Introduction

This week chapter 4 of my upcoming Julia for Data Analysis book has been released by Manning in MEAP. Therefore, following the plan I have announced in this post, I will discuss a topic related to the material I cover in chapter 4, but that was not included in the book.

In chapter 4 I give an introduction to working with collections in Julia. A fundamental topic that is related with this subject is understanding that values in Julia can be either mutable (like Vector or Dict) or immutable (like Tuple or NamedTuple).

In this post I want to present an example showing the relevance of this distinction.

The codes I use were tested under Julia 1.7.2 and BenchmarkTools.jl 1.3.1.

How to check if some value is mutable?

If you have some value you can check if it is mutable using the ismutable function. Let us check it on some example:

julia> x = big(1)
1

julia> typeof(x)
BigInt

julia> ismutable(x)
true

As you can see the value having BigInt type is mutable. This means that it can be changed in-place. Therefore, you now know that you must be careful when passing BigInt values to functions as you cannot assume that such functions will not change the passed value.

Let us check that this is indeed the case:

julia> x
1

julia> Base.GMP.flipsign!(x, -1)
-1

julia> x
-1

In this case the Base.GMP.flipsign! function mutated the value bound to the x variable name.

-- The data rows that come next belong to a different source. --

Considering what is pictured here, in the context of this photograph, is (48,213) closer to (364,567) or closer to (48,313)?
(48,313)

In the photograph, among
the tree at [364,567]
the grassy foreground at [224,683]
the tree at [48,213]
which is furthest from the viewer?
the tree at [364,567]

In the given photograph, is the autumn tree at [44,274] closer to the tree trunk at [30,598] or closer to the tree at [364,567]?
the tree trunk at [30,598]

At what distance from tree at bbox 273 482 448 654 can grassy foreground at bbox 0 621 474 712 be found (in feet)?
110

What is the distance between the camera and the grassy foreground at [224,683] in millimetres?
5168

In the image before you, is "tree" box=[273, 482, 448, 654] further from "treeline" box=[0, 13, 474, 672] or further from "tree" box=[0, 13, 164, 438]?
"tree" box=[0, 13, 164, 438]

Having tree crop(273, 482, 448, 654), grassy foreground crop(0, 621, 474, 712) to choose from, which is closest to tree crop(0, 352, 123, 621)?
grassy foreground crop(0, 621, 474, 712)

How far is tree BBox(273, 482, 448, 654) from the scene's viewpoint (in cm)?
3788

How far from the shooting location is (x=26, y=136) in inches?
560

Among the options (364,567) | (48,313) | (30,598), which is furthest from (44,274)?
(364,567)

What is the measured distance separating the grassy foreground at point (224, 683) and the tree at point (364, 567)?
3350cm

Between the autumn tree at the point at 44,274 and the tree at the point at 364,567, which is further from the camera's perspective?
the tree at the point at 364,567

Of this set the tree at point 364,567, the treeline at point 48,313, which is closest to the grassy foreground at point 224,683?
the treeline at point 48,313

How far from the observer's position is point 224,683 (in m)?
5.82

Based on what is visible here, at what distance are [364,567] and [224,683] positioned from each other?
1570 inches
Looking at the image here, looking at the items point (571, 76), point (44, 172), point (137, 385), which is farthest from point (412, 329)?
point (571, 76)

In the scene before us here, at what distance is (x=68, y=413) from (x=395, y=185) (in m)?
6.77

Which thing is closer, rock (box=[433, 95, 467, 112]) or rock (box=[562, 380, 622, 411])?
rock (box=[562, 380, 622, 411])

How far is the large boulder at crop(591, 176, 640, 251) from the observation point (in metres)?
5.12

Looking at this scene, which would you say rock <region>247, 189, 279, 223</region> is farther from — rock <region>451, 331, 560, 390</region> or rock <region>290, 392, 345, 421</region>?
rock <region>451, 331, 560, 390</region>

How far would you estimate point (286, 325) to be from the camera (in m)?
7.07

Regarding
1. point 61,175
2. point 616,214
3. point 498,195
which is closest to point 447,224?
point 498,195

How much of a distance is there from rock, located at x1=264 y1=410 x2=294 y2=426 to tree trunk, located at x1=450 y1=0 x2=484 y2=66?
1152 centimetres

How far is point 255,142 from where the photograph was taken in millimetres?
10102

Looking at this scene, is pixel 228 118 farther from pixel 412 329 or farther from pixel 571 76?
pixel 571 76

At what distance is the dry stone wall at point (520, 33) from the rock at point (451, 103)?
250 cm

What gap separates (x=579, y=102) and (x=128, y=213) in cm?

Is mutability of BigInt useful?

You might ask why BigInt values are made mutable. This is a bit surprising as other standard numeric types like Int64, Bool, or Float64 are immutable. The reason is that in certain cases it allows to perform operations on BigInt values in a faster way. Here is an example of computing a sum of elements of an array storing BigInt values:

julia> using BenchmarkTools

julia> v = collect(big(1):big(1_000_000));

julia> function sum1(v::AbstractArray{BigInt})
           s = big(0)
           for x in v
               s += x
           end
           return s
       end
sum1 (generic function with 1 method)

julia> function sum2(v::AbstractArray{BigInt})
           s = big(0)
           for x in v
               Base.GMP.MPZ.add!(s, x)
           end
           return s
       end
sum2 (generic function with 1 method)

julia> @btime sum1($v)
  97.111 ms (2000002 allocations: 45.78 MiB)
500000500000

julia> @btime sum2($v)
  27.560 ms (3 allocations: 48 bytes)
500000500000

julia> @btime sum($v)
  27.557 ms (3 allocations: 48 bytes)
500000500000

The difference between sum1 and sum2 is that the former uses + to make addition and the later uses Base.GMP.MPZ.add!, which updates its first argument in-place. As you can see sum2 allocates much less memory and is faster. Additionally I have shown you that sum has essentially the same performance. This suggests that sum has a special method for performing summation of BigInt values. Indeed this is the case, the implementation of this method can be found in base/gmp.jl file and is as follows:

sum(arr::Union{AbstractArray{BigInt}, Tuple{BigInt, Vararg{BigInt}}}) =
    foldl(MPZ.add!, arr; init=BigInt(0))

We can see that it uses an in-place add! function.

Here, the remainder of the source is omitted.